Source excerpt
• • • • •

Jump to content

Photo

Test Files for Uncrunching/Parsing Basic Statements

Crunch Uncrunch Parse Basic Interpreter TiFile Decode INTSIM Files Tools

22 replies to this topic

#1 kl99 OFFLINE  

kl99

    Dragonstomper

  • 865 posts
  • Location:Vienna, Austria

Posted Mon Dec 7, 2015 3:03 AM

Here is something I have worked on the weeking.

It's some testfiles for un-crunching BASIC programs.

The txt files are the LIST output of those programs, so they are matching exactly the way the BASIC INTERPRETER does the uncrunching of each basic line of the program. (Classic99 was used with LIST "CLIP" to generate those txt files)
If you compare that to the available tools (TI99DIR, imagetool,...) you will see that all have some issues in recreating that same syntax.
Example:
Output from TI99dir of Line 4 of XBCMD1

4 ACCEPTVALIDATE("YN"):R$

Output from TiImageTool of Line 4 of XBCMD1

4 ACCEPT VALIDATE ("YN"):R$

while if you LIST the program in the TI99 you will see:

4 ACCEPT VALIDATE("YN"):R$

XBCMD1 contains examples for XB commands from A-P
XBCDM2 contains examples for XB commands from P-Z
XBCMD3 contains quote examples
XBCMD4 contains all characters within strings from 0 to 255. Here the txt File fails for line 100 because it interprets some control character.

• • • • •

Supplied information
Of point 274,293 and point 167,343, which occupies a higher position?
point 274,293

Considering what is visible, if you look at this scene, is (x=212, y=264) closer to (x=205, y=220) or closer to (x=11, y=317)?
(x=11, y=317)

• • • • •

Reproduce the passage of the uncrunching test-files post above, beginning at the words "Here is something" and stopping after "those txt files)".

Full response
Here is something I have worked on the weeking.

It's some testfiles for un-crunching BASIC programs.

The txt files are the LIST output of those programs, so they are matching exactly the way the BASIC INTERPRETER does the uncrunching of each basic line of the program. (Classic99 was used with LIST "CLIP" to generate those txt files)